FRAGMENT TEKSTU:
Harry Houdini

Z wpisami blogowymi jest tak, że żyją najczęściej kilka godzin. Weźmy wczorajszy: kiedy powstawał, Juande Ramos i jego współpracownicy pakowali już walizki, w Portsmouth niechętnie godzono się z (nie pierwszym zresztą) odejściem Harry’ego Redknappa, a służby prasowe Tottenhamu głowiły się, jak obwieścić światu kolejną wizerunkową katastrofę.

Nie chodzi tylko o to, że w ciągu ostatnich siedmiu lat to siódma zmiana na stanowisku trenera drużyny – do tego w końcu można się przyzwyczaić, zwłaszcza gdy żaden nie przynosi spodziewanych wyników (choć można się dziwić terminom ich odejścia i wcześniejszym inwestycjom, na które im pozwalano: w 2003 r. Glenn Hoddle odchodził po sześciu meczach sezonu, kiedy Tottenham był drugim na liście klubów najwięcej wydających na nowych piłkarzy; Jola zwolniono po dziesięciu meczach, a Tottenham był trzeci na liście najwięcej wydających; Ramosa po ośmiu kolejkach, a klub znów był drugi na liście inwestujących w nowych piłkarzy).

Rewolucja idzie jednak znacznie dalej: w Tottenhamie dobiega końca zdecydowanie nieudany eksperyment z odpowiedzialnym za transfery dyrektorem sportowym, pracującym obok trenera, zajmującego się treningami i taktyką. Nie czas teraz na przywoływanie wypowiedzi prezesa Daniela Levy’ego, tłumaczącego, że ta struktura może wreszcie zapewnić klubowi stabilność: nie dość, że nie zapewniła, to była źródłem nieustających wojen podjazdowych – najpierw na linii Glenn Hoddle – David Pleat, później na linii Martin Jol – Damien Comolli. Kiedy w 2004 r. prezes rozdzielał kompetencje między trenera i dyrektora, tłumaczył, że nie chce więcej wyrzucać pieniędzy w błoto: od tamtej pory do klubu sprowadzono 55 nowych piłkarzy, a 26 byłych zawodników Tottenhamu gra w innych klubach Premiership. Skądinąd ciekawe, że system, który z powodzeniem funkcjonuje w klubach europejskich, w Anglii nie może się przyjąć (oprócz Tottenhamu, spięcia między trenerem a dyrektorem występowały również w Newcastle; dwie z trzech drużyn pracujących w tej strukturze znajdują się obecnie w strefie spadkowej).

ĆWICZENIA:
#1 Oceń, czy poniższe stwierdzenia są zgodne z wpisem o Tottenhamie, i przy każdym odpowiedz „tak” lub „nie”, przytaczając dosłownie rozstrzygające słowa wpisu.
(a) Glenn Hoddle odszedł w 2003 r. po sześciu meczach sezonu.
(b) Martina Jola zwolniono po ośmiu meczach.
(c) Od czasu rozdzielenia kompetencji między trenera i dyrektora do klubu sprowadzono 55 nowych piłkarzy.
#2 Proszę przepisać bez zmian fragment wpisu o Tottenhamie, zaczynając od słów „Nie chodzi tylko” i kontynuując aż po słowa „w nowych piłkarzy).”.
#3 Wyjaśnij w jednym do trzech zdań, dlaczego według wpisu o Tottenhamie prezes w 2004 r. rozdzielił kompetencje między trenera i dyrektora.
Materiał nie odgrywa tu żadnej roli.

MATERIAŁ:

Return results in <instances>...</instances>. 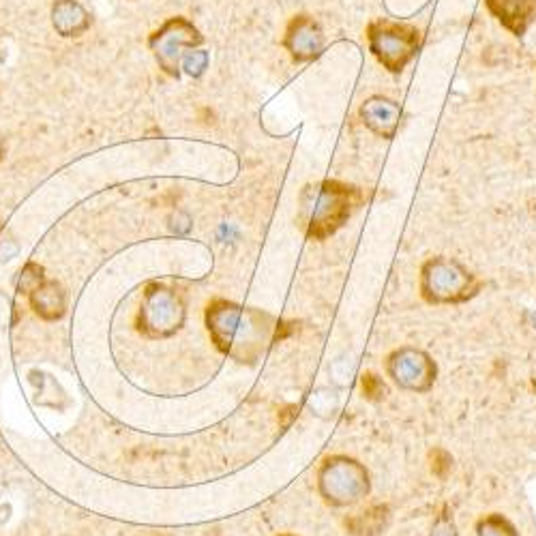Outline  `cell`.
<instances>
[{"mask_svg":"<svg viewBox=\"0 0 536 536\" xmlns=\"http://www.w3.org/2000/svg\"><path fill=\"white\" fill-rule=\"evenodd\" d=\"M28 296H31V305L35 309V314L41 316L43 320L63 318V314H65V292H63L61 286L56 284V281H43V284Z\"/></svg>","mask_w":536,"mask_h":536,"instance_id":"obj_13","label":"cell"},{"mask_svg":"<svg viewBox=\"0 0 536 536\" xmlns=\"http://www.w3.org/2000/svg\"><path fill=\"white\" fill-rule=\"evenodd\" d=\"M284 46L292 54L296 63H307L314 61V58L322 52L324 48V35L318 22L309 16H296L286 31Z\"/></svg>","mask_w":536,"mask_h":536,"instance_id":"obj_9","label":"cell"},{"mask_svg":"<svg viewBox=\"0 0 536 536\" xmlns=\"http://www.w3.org/2000/svg\"><path fill=\"white\" fill-rule=\"evenodd\" d=\"M476 288L474 275L453 258H431L421 268V294L431 305L464 303Z\"/></svg>","mask_w":536,"mask_h":536,"instance_id":"obj_3","label":"cell"},{"mask_svg":"<svg viewBox=\"0 0 536 536\" xmlns=\"http://www.w3.org/2000/svg\"><path fill=\"white\" fill-rule=\"evenodd\" d=\"M386 374L401 391L427 393L436 382L438 367L434 359L419 348H399L386 359Z\"/></svg>","mask_w":536,"mask_h":536,"instance_id":"obj_7","label":"cell"},{"mask_svg":"<svg viewBox=\"0 0 536 536\" xmlns=\"http://www.w3.org/2000/svg\"><path fill=\"white\" fill-rule=\"evenodd\" d=\"M429 536H459L457 532V526H455V521L453 517L449 515V511H442L436 519V524L434 528H431V534Z\"/></svg>","mask_w":536,"mask_h":536,"instance_id":"obj_20","label":"cell"},{"mask_svg":"<svg viewBox=\"0 0 536 536\" xmlns=\"http://www.w3.org/2000/svg\"><path fill=\"white\" fill-rule=\"evenodd\" d=\"M476 536H519L517 528L500 513L487 515L476 524Z\"/></svg>","mask_w":536,"mask_h":536,"instance_id":"obj_15","label":"cell"},{"mask_svg":"<svg viewBox=\"0 0 536 536\" xmlns=\"http://www.w3.org/2000/svg\"><path fill=\"white\" fill-rule=\"evenodd\" d=\"M361 118L363 123L378 133L382 138H393L395 131L399 129L401 121V108L391 99L382 97H371L363 103L361 108Z\"/></svg>","mask_w":536,"mask_h":536,"instance_id":"obj_10","label":"cell"},{"mask_svg":"<svg viewBox=\"0 0 536 536\" xmlns=\"http://www.w3.org/2000/svg\"><path fill=\"white\" fill-rule=\"evenodd\" d=\"M391 526V509L386 504L369 506L367 511L354 515L346 521V528L352 536H378Z\"/></svg>","mask_w":536,"mask_h":536,"instance_id":"obj_14","label":"cell"},{"mask_svg":"<svg viewBox=\"0 0 536 536\" xmlns=\"http://www.w3.org/2000/svg\"><path fill=\"white\" fill-rule=\"evenodd\" d=\"M204 41L200 31L185 18H172L163 24L153 37L148 39V46L155 52V58L163 73L170 78L181 76V63H183V50L196 48Z\"/></svg>","mask_w":536,"mask_h":536,"instance_id":"obj_6","label":"cell"},{"mask_svg":"<svg viewBox=\"0 0 536 536\" xmlns=\"http://www.w3.org/2000/svg\"><path fill=\"white\" fill-rule=\"evenodd\" d=\"M43 284V268L37 266V264H26L24 271H22V277H20V292L24 294H31L33 290H37L39 286Z\"/></svg>","mask_w":536,"mask_h":536,"instance_id":"obj_17","label":"cell"},{"mask_svg":"<svg viewBox=\"0 0 536 536\" xmlns=\"http://www.w3.org/2000/svg\"><path fill=\"white\" fill-rule=\"evenodd\" d=\"M320 494L333 506H350L369 494V472L356 459L333 457L320 470Z\"/></svg>","mask_w":536,"mask_h":536,"instance_id":"obj_5","label":"cell"},{"mask_svg":"<svg viewBox=\"0 0 536 536\" xmlns=\"http://www.w3.org/2000/svg\"><path fill=\"white\" fill-rule=\"evenodd\" d=\"M208 67V54L204 50H196L189 52L187 56H183V69L189 73L191 78H200L202 73Z\"/></svg>","mask_w":536,"mask_h":536,"instance_id":"obj_18","label":"cell"},{"mask_svg":"<svg viewBox=\"0 0 536 536\" xmlns=\"http://www.w3.org/2000/svg\"><path fill=\"white\" fill-rule=\"evenodd\" d=\"M489 11L515 35H524L536 11V0H487Z\"/></svg>","mask_w":536,"mask_h":536,"instance_id":"obj_12","label":"cell"},{"mask_svg":"<svg viewBox=\"0 0 536 536\" xmlns=\"http://www.w3.org/2000/svg\"><path fill=\"white\" fill-rule=\"evenodd\" d=\"M367 37L371 52L393 73L404 69L421 48L419 28L389 20L371 22L367 28Z\"/></svg>","mask_w":536,"mask_h":536,"instance_id":"obj_4","label":"cell"},{"mask_svg":"<svg viewBox=\"0 0 536 536\" xmlns=\"http://www.w3.org/2000/svg\"><path fill=\"white\" fill-rule=\"evenodd\" d=\"M206 324L221 352L241 363L258 359L271 335L273 322L256 309H243L228 301H215L206 309Z\"/></svg>","mask_w":536,"mask_h":536,"instance_id":"obj_1","label":"cell"},{"mask_svg":"<svg viewBox=\"0 0 536 536\" xmlns=\"http://www.w3.org/2000/svg\"><path fill=\"white\" fill-rule=\"evenodd\" d=\"M363 202L361 189L339 181H324L309 187L303 198L307 217V236L322 241L335 234L350 219L352 211Z\"/></svg>","mask_w":536,"mask_h":536,"instance_id":"obj_2","label":"cell"},{"mask_svg":"<svg viewBox=\"0 0 536 536\" xmlns=\"http://www.w3.org/2000/svg\"><path fill=\"white\" fill-rule=\"evenodd\" d=\"M429 461H431V474L438 476L440 481H446V476H449L453 470L451 453L444 449H434L429 453Z\"/></svg>","mask_w":536,"mask_h":536,"instance_id":"obj_16","label":"cell"},{"mask_svg":"<svg viewBox=\"0 0 536 536\" xmlns=\"http://www.w3.org/2000/svg\"><path fill=\"white\" fill-rule=\"evenodd\" d=\"M185 309L181 296L163 286L148 288L140 307V331L153 337H166L181 329Z\"/></svg>","mask_w":536,"mask_h":536,"instance_id":"obj_8","label":"cell"},{"mask_svg":"<svg viewBox=\"0 0 536 536\" xmlns=\"http://www.w3.org/2000/svg\"><path fill=\"white\" fill-rule=\"evenodd\" d=\"M281 536H294V534H281Z\"/></svg>","mask_w":536,"mask_h":536,"instance_id":"obj_22","label":"cell"},{"mask_svg":"<svg viewBox=\"0 0 536 536\" xmlns=\"http://www.w3.org/2000/svg\"><path fill=\"white\" fill-rule=\"evenodd\" d=\"M52 24L61 37H80L91 28V16L78 0H56L52 7Z\"/></svg>","mask_w":536,"mask_h":536,"instance_id":"obj_11","label":"cell"},{"mask_svg":"<svg viewBox=\"0 0 536 536\" xmlns=\"http://www.w3.org/2000/svg\"><path fill=\"white\" fill-rule=\"evenodd\" d=\"M363 393L371 401H382L386 397V386L380 376L376 374H365L363 376Z\"/></svg>","mask_w":536,"mask_h":536,"instance_id":"obj_19","label":"cell"},{"mask_svg":"<svg viewBox=\"0 0 536 536\" xmlns=\"http://www.w3.org/2000/svg\"><path fill=\"white\" fill-rule=\"evenodd\" d=\"M3 155H5V142L0 138V159H3Z\"/></svg>","mask_w":536,"mask_h":536,"instance_id":"obj_21","label":"cell"}]
</instances>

ROZWIĄZANIA ZADAŃ:
#1
(a) Tak: „w 2003 r. Glenn Hoddle odchodził po sześciu meczach sezonu”.
(b) Nie: „Jola zwolniono po dziesięciu meczach”.
(c) Tak: „od tamtej pory do klubu sprowadzono 55 nowych piłkarzy”.

#2
Nie chodzi tylko o to, że w ciągu ostatnich siedmiu lat to siódma zmiana na stanowisku trenera drużyny – do tego w końcu można się przyzwyczaić, zwłaszcza gdy żaden nie przynosi spodziewanych wyników (choć można się dziwić terminom ich odejścia i wcześniejszym inwestycjom, na które im pozwalano: w 2003 r. Glenn Hoddle odchodził po sześciu meczach sezonu, kiedy Tottenham był drugim na liście klubów najwięcej wydających na nowych piłkarzy; Jola zwolniono po dziesięciu meczach, a Tottenham był trzeci na liście najwięcej wydających; Ramosa po ośmiu kolejkach, a klub znów był drugi na liście inwestujących w nowych piłkarzy).

#3 Prezes tłumaczył, że nie chce więcej wyrzucać pieniędzy w błoto. Prezes Daniel Levy twierdził też, że ta struktura może wreszcie zapewnić klubowi stabilność.